For the listing that follows, report how many lines contain the word "sizes", giving the number and no other text.

Source information:
▶
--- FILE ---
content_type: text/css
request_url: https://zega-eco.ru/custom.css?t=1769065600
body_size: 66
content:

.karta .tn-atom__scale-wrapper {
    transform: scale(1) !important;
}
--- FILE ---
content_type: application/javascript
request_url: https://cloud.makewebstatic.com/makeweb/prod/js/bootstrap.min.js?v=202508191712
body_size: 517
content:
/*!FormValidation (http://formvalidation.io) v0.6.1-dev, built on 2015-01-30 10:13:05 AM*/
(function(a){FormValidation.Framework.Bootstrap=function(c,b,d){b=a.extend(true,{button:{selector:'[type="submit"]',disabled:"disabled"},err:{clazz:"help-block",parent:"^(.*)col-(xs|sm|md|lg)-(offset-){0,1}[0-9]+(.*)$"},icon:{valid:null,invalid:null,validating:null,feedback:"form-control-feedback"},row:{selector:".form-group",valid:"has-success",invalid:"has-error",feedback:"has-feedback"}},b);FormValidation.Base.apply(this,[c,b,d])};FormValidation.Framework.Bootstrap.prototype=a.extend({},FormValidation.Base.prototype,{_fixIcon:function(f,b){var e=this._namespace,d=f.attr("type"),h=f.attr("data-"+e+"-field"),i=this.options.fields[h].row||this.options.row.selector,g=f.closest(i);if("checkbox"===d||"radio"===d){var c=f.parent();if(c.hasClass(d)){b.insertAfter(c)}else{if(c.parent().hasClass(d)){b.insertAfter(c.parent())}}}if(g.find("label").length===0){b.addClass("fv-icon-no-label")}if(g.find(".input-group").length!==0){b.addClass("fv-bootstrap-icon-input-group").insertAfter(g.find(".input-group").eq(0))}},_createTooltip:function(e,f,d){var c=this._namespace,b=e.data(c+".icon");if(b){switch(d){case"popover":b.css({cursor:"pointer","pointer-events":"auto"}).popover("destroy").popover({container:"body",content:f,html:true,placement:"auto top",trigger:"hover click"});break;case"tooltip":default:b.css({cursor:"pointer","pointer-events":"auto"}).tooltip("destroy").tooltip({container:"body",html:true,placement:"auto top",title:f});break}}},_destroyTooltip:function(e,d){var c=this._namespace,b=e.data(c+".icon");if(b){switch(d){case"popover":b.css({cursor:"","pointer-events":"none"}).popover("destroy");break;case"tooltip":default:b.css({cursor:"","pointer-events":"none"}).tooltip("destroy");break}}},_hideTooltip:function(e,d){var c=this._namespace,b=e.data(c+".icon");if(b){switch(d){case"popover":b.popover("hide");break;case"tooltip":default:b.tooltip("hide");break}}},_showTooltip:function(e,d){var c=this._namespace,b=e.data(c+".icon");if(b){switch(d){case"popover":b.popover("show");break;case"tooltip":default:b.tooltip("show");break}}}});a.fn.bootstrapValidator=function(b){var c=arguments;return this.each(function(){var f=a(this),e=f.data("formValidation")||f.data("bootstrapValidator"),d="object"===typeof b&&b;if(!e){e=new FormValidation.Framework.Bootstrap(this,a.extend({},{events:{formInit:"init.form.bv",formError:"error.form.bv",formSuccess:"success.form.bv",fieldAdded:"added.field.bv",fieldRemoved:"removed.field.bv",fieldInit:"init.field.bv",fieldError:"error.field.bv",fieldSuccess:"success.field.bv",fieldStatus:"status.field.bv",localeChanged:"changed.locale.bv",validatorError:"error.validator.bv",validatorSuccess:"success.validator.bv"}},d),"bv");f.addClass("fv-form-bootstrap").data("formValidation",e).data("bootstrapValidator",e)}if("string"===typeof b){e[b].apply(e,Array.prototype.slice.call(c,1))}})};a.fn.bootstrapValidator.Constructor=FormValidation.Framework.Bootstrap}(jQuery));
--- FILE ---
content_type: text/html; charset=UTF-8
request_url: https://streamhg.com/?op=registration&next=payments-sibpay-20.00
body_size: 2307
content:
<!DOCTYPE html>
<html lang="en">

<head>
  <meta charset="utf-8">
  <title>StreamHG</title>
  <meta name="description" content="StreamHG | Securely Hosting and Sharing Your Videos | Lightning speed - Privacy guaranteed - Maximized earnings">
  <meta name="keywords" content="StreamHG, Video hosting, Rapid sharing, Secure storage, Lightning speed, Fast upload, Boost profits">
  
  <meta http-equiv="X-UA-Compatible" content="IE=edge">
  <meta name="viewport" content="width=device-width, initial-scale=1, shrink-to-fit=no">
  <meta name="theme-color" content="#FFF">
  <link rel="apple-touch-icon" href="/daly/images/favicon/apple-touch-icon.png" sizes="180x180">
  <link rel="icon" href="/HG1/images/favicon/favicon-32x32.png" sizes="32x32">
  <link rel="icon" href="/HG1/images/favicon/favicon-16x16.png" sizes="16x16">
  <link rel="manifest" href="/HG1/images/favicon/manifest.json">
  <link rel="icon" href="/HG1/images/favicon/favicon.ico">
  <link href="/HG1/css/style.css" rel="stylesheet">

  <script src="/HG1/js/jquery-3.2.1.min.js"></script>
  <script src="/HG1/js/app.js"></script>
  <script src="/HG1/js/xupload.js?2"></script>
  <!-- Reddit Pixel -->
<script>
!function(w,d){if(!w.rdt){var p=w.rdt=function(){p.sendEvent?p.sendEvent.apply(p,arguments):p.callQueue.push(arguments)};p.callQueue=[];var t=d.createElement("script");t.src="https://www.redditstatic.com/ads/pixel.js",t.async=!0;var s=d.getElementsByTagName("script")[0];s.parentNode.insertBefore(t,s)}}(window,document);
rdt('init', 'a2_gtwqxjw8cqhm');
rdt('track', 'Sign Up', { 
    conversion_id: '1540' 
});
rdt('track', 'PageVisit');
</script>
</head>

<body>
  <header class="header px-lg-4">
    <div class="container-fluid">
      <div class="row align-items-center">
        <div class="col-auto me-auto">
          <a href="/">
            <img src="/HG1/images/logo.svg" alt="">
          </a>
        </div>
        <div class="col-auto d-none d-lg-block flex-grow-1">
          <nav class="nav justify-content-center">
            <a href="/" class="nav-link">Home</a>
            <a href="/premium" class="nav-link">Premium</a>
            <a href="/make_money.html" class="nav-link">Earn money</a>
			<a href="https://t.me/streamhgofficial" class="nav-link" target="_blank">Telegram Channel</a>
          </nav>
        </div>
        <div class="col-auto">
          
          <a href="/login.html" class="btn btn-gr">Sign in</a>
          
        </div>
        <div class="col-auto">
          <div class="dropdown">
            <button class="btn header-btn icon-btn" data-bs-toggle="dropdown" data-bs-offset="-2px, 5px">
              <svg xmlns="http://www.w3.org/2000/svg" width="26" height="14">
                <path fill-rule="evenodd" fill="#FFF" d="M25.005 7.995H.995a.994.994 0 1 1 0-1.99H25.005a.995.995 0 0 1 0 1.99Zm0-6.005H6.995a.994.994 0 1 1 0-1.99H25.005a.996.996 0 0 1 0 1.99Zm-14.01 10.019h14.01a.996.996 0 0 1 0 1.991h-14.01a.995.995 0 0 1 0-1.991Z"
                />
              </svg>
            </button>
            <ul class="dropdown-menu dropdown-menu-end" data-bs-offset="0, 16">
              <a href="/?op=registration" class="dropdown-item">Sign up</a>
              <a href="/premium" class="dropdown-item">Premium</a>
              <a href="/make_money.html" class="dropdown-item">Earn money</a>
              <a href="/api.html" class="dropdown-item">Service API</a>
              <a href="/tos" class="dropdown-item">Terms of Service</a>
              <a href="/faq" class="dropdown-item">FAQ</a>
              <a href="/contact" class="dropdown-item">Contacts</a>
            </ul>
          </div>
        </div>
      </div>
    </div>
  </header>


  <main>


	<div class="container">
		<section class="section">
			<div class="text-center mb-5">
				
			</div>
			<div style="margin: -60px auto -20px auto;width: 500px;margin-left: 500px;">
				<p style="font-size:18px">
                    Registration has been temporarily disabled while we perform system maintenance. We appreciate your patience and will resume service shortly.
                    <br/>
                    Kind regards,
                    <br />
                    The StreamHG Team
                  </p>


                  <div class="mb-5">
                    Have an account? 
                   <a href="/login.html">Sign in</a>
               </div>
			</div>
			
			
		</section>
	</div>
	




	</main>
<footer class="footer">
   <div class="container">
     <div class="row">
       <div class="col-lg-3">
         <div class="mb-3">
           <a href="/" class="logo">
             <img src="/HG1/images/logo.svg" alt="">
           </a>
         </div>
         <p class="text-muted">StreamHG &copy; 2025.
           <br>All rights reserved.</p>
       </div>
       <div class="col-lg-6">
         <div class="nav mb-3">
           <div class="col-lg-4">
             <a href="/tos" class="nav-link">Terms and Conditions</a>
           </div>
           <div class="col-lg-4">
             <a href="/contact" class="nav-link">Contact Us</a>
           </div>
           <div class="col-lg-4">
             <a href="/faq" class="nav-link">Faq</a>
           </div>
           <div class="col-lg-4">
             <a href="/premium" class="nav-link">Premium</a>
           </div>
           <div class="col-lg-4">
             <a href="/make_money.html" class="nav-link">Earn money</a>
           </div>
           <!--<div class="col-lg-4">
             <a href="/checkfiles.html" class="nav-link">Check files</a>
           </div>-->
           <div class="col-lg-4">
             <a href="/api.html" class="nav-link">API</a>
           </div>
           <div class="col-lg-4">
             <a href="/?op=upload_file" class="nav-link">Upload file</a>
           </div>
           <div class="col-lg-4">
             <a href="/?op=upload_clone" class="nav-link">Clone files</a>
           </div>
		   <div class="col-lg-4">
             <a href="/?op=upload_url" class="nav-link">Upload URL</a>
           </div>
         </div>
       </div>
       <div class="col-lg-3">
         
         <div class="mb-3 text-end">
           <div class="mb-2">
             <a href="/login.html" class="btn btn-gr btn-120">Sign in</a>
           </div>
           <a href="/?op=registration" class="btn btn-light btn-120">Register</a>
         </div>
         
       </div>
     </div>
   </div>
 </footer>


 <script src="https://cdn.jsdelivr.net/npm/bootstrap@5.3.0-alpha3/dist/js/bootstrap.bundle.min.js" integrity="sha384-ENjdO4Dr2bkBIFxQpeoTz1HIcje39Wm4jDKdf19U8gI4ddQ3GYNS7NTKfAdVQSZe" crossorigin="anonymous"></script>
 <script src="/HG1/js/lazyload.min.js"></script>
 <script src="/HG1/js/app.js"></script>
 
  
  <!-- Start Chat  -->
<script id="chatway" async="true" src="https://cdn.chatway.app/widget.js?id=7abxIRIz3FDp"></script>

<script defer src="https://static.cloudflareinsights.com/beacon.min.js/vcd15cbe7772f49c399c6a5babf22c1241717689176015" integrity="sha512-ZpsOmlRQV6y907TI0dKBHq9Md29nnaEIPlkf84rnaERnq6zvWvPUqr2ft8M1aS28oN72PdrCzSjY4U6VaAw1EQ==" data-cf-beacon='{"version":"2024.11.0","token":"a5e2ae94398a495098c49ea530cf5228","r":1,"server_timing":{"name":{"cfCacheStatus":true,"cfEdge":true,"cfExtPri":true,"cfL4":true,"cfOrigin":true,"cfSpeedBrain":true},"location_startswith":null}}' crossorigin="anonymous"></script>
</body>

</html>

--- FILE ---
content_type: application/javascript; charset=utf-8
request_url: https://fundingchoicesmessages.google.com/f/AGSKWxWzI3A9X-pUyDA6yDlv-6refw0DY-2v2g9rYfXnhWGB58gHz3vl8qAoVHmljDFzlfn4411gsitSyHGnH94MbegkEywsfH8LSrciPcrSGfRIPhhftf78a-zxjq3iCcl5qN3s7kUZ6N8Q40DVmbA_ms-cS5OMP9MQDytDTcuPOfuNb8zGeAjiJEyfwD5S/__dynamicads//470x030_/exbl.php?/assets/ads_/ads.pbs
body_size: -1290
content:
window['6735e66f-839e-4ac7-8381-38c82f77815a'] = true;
◀
Reply to the exercise: 3